The Fourier Ptychographic Microscopy (FPM) so far in Ganapati’s lab has been performed with a flat 32×32 LED array.  With a flat array, you can light up one LED at a time to acquire different illumination angles for imaging. However, there are many disadvantages to the current flat LED array set-up. For example, one major issue  regarding the flat LED array is that it is programmed by Arduino, which does not contain memory. When we tried to reprogram the array to light up random multiplexed patterns of LEDs rather than one LED at a time (a change that could greatly reduce data acquisition time), we were unable to do so because the Arduino could not store information on the location of the LED coordinates. In addition, the flat LED is not very bright and contains smaller illumination angles, producing low resolution images that contain less intensity information and therefore decreases the space-bandwidth product (SBP) of the FPM reconstructed images.

By replacing the flat LED array with an LED dome purchased from Spectral Coded Illumination (Sci), many improvements could be made to our current FPM procedure.  We can easily program the dome to produce random multiplexed patterns of LEDs because the LED can be programmed directly through Python, a much more robust and easy-to-use software than Arduino that can easily store information. In addition, each LED is assigned a specific number rather than a x-y coordinate position, making it easier to write programs that access certain LEDs.

Because of the sloped sides of the array, which produces a dome shape, the LED dome can produce much higher angles for dark field illumination, allowing for increased intensity information of images and thus increasing the SBP of the reconstructed high resolution image. In addition, the LED dome is much brighter than the flat LED array, also contributing to higher quality images and better data for reconstruction. Finally, the dome is programmed to sweep through and illuminate LEDs  at a much faster rate than the flat array, significantly reducing data acquisition time.

Once we received the LED dome, we proceeded to download the necessary programs and become familiarized with the various commands for the dome. For instance, the command ‘bf’ illuminates only the brightfield LEDs, which are the LEDs located at low illumination angles and located directly above in sample in the flat roof of the dome. Other examples of commands are shown but not limited to the list below:

‘df’    illuminates only the dark field LEDs.

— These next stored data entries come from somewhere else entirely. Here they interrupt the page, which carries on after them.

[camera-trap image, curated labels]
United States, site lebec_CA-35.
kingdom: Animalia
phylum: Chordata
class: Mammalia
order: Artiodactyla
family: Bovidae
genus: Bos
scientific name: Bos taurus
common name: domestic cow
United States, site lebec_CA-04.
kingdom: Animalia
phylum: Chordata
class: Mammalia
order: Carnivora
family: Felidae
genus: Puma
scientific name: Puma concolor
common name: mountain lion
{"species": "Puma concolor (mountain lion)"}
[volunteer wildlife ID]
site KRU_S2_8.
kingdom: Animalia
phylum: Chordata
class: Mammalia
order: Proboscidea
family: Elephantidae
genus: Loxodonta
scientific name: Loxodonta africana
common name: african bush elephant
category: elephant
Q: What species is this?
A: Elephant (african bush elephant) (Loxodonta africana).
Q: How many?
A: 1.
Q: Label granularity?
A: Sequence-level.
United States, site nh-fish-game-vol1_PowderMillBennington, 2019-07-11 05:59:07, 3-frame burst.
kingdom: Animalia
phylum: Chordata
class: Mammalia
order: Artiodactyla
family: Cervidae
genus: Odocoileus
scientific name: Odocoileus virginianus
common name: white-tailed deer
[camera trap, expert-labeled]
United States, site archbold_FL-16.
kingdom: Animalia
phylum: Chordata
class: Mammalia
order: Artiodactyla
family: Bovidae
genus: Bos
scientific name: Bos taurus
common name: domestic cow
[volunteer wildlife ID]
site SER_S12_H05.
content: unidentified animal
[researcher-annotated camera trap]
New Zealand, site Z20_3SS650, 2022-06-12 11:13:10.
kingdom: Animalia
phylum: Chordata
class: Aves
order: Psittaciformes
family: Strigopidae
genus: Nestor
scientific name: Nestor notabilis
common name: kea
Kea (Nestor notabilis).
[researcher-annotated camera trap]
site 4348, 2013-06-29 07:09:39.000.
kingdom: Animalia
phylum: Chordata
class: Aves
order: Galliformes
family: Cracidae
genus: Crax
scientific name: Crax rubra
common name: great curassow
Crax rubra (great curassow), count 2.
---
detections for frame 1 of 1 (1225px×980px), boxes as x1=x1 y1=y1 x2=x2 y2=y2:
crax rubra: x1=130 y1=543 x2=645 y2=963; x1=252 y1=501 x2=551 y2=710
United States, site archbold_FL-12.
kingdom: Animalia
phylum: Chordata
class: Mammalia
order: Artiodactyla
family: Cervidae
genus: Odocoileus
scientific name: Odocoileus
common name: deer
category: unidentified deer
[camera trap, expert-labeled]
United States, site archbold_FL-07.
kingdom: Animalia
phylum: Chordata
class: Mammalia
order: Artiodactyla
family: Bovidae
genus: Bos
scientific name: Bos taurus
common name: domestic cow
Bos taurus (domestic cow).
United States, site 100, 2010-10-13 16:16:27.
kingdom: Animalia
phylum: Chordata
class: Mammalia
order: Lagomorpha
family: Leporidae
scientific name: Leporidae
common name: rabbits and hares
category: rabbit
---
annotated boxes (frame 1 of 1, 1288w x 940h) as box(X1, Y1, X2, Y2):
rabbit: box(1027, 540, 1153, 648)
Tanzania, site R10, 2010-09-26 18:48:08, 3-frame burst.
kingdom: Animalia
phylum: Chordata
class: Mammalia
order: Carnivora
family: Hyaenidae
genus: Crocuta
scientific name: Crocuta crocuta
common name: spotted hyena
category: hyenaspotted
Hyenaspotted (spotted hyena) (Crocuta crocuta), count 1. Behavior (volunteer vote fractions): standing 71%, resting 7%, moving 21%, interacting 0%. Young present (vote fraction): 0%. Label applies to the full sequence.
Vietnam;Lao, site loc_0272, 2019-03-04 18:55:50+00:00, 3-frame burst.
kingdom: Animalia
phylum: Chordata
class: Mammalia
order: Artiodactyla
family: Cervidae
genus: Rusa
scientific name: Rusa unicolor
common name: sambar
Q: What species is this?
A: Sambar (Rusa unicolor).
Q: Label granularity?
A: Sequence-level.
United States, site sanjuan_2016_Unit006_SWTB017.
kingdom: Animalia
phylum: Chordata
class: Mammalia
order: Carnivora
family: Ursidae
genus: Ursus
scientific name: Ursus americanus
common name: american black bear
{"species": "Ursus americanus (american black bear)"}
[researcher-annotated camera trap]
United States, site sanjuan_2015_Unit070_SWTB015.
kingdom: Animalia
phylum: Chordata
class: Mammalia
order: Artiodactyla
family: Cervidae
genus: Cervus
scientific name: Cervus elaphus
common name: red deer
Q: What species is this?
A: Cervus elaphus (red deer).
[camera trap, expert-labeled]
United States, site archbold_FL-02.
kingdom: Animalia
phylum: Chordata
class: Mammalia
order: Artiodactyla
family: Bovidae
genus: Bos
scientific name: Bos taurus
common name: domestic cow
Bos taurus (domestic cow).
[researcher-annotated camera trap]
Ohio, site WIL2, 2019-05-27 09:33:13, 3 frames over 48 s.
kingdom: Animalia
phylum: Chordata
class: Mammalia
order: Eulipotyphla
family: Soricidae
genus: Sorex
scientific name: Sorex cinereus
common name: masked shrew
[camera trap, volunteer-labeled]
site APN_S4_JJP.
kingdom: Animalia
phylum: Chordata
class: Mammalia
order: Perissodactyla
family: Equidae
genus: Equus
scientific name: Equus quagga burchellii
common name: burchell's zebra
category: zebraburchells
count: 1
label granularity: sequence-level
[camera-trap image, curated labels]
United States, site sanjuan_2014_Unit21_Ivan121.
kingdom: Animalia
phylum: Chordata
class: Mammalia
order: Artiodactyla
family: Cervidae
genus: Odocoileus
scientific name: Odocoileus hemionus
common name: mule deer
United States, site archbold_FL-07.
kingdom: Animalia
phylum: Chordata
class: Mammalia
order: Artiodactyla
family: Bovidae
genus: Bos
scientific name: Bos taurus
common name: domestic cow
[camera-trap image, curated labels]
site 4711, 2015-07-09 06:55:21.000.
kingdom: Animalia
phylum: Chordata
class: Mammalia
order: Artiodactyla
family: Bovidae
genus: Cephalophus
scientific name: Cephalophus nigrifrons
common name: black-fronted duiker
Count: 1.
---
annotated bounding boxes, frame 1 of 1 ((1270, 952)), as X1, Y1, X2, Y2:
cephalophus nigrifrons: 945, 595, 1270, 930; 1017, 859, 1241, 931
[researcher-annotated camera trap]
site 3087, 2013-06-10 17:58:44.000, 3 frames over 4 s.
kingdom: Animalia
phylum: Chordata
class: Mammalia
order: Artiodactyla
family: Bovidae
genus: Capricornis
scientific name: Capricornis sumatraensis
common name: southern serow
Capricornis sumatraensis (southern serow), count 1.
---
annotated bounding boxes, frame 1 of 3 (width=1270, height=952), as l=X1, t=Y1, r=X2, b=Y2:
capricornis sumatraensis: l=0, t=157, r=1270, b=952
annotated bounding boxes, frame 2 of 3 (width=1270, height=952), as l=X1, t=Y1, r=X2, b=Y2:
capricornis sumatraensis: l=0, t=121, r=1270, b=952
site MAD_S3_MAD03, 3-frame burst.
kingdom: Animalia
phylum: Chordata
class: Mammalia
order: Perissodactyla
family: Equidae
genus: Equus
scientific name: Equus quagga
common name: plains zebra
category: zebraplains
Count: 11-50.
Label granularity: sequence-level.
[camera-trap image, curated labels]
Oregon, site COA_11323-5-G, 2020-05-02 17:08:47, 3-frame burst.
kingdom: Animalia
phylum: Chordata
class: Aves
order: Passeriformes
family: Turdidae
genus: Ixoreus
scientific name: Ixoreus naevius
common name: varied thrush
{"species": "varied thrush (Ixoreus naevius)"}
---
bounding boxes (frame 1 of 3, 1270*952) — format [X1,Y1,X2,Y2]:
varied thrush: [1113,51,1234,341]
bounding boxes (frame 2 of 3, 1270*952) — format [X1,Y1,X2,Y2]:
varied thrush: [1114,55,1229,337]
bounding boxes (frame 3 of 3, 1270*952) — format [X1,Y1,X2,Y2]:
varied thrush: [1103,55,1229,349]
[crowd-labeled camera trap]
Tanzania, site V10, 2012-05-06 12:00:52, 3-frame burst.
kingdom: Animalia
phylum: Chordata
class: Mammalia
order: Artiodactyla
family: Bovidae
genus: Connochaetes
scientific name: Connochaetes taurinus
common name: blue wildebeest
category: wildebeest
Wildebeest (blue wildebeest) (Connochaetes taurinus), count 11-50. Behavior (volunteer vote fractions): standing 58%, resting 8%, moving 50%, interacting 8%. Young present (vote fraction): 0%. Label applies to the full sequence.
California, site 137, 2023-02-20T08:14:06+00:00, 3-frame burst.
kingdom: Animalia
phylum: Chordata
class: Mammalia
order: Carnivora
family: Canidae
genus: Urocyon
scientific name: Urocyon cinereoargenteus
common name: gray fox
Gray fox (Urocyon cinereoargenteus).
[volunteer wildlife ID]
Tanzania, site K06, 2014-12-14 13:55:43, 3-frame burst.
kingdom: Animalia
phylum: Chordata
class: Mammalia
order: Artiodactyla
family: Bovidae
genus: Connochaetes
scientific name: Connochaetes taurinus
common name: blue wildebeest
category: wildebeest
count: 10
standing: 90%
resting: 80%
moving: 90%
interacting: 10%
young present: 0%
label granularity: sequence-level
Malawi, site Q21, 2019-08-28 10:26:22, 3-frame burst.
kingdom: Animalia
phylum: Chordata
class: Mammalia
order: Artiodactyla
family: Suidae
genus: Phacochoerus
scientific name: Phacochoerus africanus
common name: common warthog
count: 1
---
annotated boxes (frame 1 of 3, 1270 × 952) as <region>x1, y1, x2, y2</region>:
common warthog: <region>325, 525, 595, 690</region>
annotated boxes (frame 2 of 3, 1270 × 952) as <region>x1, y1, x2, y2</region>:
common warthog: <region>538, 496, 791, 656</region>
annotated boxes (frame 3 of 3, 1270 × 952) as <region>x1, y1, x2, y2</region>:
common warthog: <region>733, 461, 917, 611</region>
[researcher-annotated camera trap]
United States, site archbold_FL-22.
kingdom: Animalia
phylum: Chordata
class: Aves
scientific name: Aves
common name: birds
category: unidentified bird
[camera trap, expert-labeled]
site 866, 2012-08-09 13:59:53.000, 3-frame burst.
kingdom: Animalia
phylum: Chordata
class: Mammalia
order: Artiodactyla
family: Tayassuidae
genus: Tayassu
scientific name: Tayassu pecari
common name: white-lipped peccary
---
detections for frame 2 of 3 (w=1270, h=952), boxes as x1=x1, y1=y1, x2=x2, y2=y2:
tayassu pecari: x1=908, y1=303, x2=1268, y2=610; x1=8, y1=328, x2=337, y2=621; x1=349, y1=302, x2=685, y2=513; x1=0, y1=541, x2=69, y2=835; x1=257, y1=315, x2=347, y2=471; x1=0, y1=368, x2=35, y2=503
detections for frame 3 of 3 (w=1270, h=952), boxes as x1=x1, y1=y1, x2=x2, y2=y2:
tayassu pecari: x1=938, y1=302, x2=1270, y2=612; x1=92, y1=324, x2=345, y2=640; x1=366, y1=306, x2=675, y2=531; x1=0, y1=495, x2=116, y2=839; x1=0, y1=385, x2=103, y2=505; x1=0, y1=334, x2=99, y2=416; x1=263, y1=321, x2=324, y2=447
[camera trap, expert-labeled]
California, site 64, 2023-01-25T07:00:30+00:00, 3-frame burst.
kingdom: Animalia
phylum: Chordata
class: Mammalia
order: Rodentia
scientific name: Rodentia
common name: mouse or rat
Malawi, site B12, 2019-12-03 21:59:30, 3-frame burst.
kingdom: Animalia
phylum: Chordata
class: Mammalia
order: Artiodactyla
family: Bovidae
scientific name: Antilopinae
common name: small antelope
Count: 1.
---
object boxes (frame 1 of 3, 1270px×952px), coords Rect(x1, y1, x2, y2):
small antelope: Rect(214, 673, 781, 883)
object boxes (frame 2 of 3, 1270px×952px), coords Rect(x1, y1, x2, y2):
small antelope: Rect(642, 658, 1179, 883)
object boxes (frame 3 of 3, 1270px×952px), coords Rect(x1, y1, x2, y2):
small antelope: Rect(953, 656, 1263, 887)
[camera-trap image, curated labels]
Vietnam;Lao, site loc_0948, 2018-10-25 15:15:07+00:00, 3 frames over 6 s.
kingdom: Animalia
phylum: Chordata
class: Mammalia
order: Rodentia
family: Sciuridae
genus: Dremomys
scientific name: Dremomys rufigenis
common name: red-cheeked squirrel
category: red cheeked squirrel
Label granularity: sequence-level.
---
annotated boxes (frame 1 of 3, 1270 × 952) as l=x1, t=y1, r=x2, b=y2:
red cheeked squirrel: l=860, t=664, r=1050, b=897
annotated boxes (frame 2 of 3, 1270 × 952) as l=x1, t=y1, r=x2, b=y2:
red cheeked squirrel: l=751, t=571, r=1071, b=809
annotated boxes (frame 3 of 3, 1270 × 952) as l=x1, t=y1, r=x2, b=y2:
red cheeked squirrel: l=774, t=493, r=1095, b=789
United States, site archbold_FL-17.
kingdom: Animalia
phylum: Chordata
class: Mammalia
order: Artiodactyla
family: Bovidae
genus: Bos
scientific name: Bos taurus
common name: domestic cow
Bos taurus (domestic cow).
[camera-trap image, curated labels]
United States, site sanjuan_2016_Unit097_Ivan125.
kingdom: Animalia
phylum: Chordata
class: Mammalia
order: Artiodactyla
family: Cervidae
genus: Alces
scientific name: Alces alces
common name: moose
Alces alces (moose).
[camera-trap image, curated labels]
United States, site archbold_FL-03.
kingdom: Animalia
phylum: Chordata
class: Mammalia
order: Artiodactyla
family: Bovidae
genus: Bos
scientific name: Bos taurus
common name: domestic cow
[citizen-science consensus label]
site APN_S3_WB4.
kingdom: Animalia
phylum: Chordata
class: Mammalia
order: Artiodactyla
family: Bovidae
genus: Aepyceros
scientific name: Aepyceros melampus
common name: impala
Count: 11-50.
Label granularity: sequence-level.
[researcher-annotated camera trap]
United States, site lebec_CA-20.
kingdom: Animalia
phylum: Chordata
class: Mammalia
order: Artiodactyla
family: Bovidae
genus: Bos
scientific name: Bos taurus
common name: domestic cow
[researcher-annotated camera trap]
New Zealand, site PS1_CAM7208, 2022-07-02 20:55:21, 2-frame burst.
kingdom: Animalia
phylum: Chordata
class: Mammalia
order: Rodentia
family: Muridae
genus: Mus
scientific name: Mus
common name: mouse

‘ff’     illuminates all LEDs in the array

‘sb.[r].[g].[b]’   sets the brightness of the array

‘scf’       lights up each LED in the array individually. Takes less than 1 minute to fully scan.

‘x’ clears the array

In the next few days we plan to learn more about setting up the hardware trigger modes for direct communication between the PCO camera and dome. We also plan to design and create a way to mount the LED dome onto the microscope so that we can allow for an automated stage. Currently with our flat LED array, we have the array attached to the stage, confining the lab group to manually moving the slides with our hands rather than having a more precise automated stage system.